Writing messages on dating sites
She will offer to split, but you think she doesn’t mean it and you don’t want to be a jerk.You will march home to an empty inbox and the desire to spend another hour browsing and writing will start to fade.I tell all my single girlfriends to give online dating a try. Your inbox will fill with notes from 19-year-olds in the ‘burbs, 40-somethings who find your taste in music “refreshing,” addled idiots writing “id fck u,” and a handful of age-appropriate, nice-looking guys who can string some sentences together and like to cook. You set up a profile, pick some cute photos, write something witty about the things that you love (Beyonce, Hillary Clinton, Battlestar Galactica), list some books you like, and then sit back, kick your feet up, and wait for the messages to roll in.
You will look for things in common in their profile (they like Scrabble too! You will send them a note, carefully crafted to show interest and attention to detail. The next one will, but she spells “you” as “u” and you will let the conversation stall.***** You might think online dating would create some much-needed “fairness” between the sexes.In the realm of hetero courtship, tradition still reigns supreme.Maybe instead we can learn to treat each other as equal players of a very silly game that we all secretly take quite seriously. But it seems quite clear to me that we’re not there yet. I’m a feminist, sex-positive 21st century lady whose photos include me posing in a Rosie the Riveter Halloween costume.I write about gender on the Internet for crying out loud!You will try to split it, but he will pay, and you will stand to re-wrap yourself against the frigid wind.You will part ways, and you will probably, almost certainly, begin again the next day with another “Hey there…” message from the next contender.You don’t order my wine and we split the check because we are peers.
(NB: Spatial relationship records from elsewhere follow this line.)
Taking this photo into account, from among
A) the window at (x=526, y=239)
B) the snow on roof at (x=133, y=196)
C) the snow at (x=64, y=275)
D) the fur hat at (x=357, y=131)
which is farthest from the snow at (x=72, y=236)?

I have a job, you have a job, we’re all on a budget, and I did eat most of the sweet potato fries!Down the line, we can trade off and treat each other and enjoy the security in knowing there will be a “next time,” but for now, we both walked blindly into the same bar, so let’s walk out having equally invested in the last hour.Finally, one of the cool girls writes back, and you will banter a bit, swapping favorite restaurants or concert venues.You will ask her to meet up “in real life.” At the bar, you will chat nervously for an hour (she is not as pretty or as funny as you had hoped she’d be), and then you will be saddled with the check even though she ate most of the sweet potato fries.